Garbett and her legal counsel sent a letter Monday to the governor and Cox, whose office oversees elections, stating “immediate steps must be taken to ensure that candidates, such as Jan, are not unconstitutionally faced with the choice of ending their campaign or placing the public at risk.”
A spokesman for Garbett, Daniel Friend, said Thursday, “Our legal team is currently reviewing the implications of the governor’s order.”
Winder Newton, who had decided weeks ago to focus on the convention route to the ballot, offered praise for Herbert’s decision.
“We are dealing with unprecedented challenges in the midst of this election,” she said. “The governor has struck the right balance between making some accommodations and still honoring a fair process.”
Hughes advisor Greg Hartley, however, was critical.
“COVID-19 has made this election difficult for all campaigns but changing the rules in the middle of the game is completely unfair,” Hartley said. “This only benefits certain campaigns who were already struggling. Nothing about their struggles justifies this executive order.”
Burningham also took issue with the order.

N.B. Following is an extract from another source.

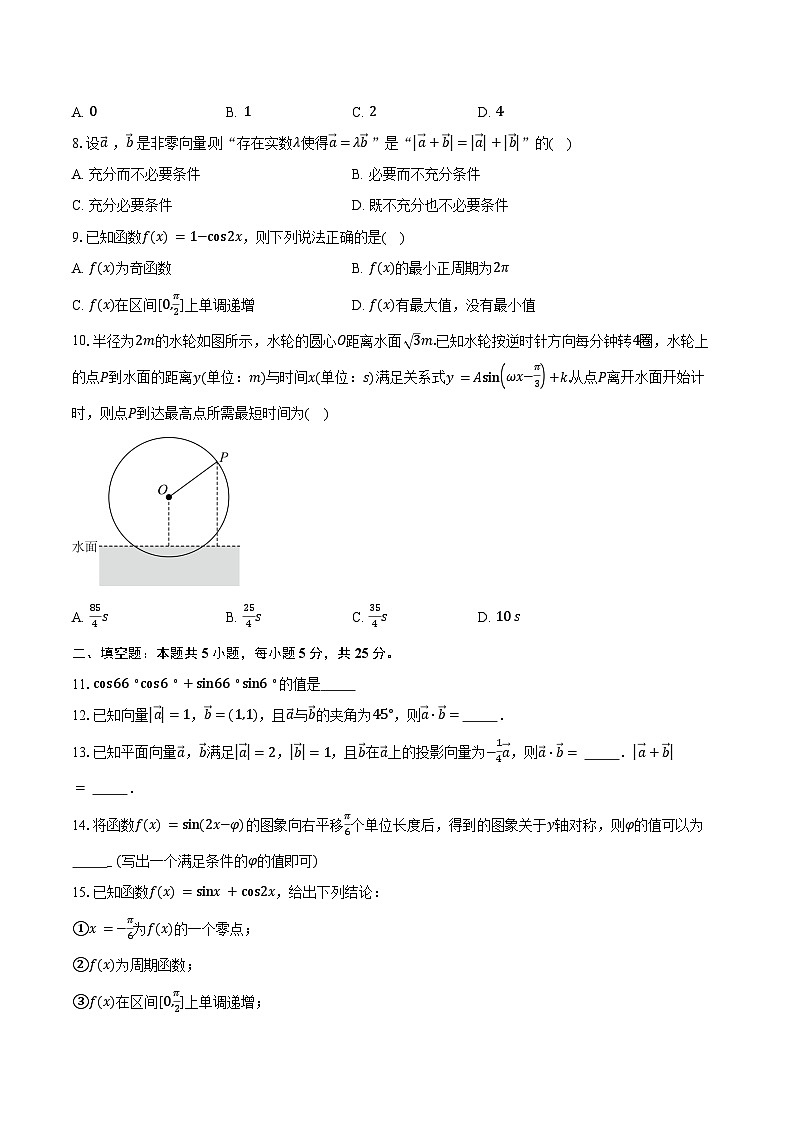 2024-2025学年北京市顺义区第一中学高一下学期3月月考数学试题（含答案）第2页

“Either elections matter or they don’t. I believe this election does matter and is critical to the future of Utah,” he said. “The people of Utah fully deserve the opportunity to choose their next governor. Everything in our world has changed drastically over the last two weeks and unfortunately, Gov. Herbert’s actions are too slow and don’t do enough to ensure that the people’s voice will be made known in this critical election in our state.”
His spokesman Michael Jolley said he wasn’t sure whether Burningham would resume gathering voter signatures. He said in a text it’s a “pretty tough hill to climb to ask Republican voters (who tend to be older) to print off a piece of paper, sign it, scan it, and email it back to the campaign.”
Herbert’s order allows a signed form to be returned via fax or mail as well. His executive order suspends the requirement that petition packets be bound prior to circulation and that a circulator personally witness each signature. The forms must be signed by hand rather than electronically.
The governor’s office said the decision was made in consultation with the Utah Attorney General’s office and former Lt. Gov. Gayle McKeachnie, who has been working with the elections office in an advisory capacity since May 2019 because Cox is a candidate.
“Having recused himself from this process, Lt. Gov. Cox appreciates the work of former Lt. Gov. Gayle McKeachnie in making these recommendations to assure Utahns of a fair and unbiased elections process,” Cox spokeswoman Heather Barney said.
“Gathering signatures is a difficult undertaking for any candidate, and Lt. Gov. Cox appreciates the work of more than 500 volunteers who worked in every corner of the state to help him accomplish this goal,” she said.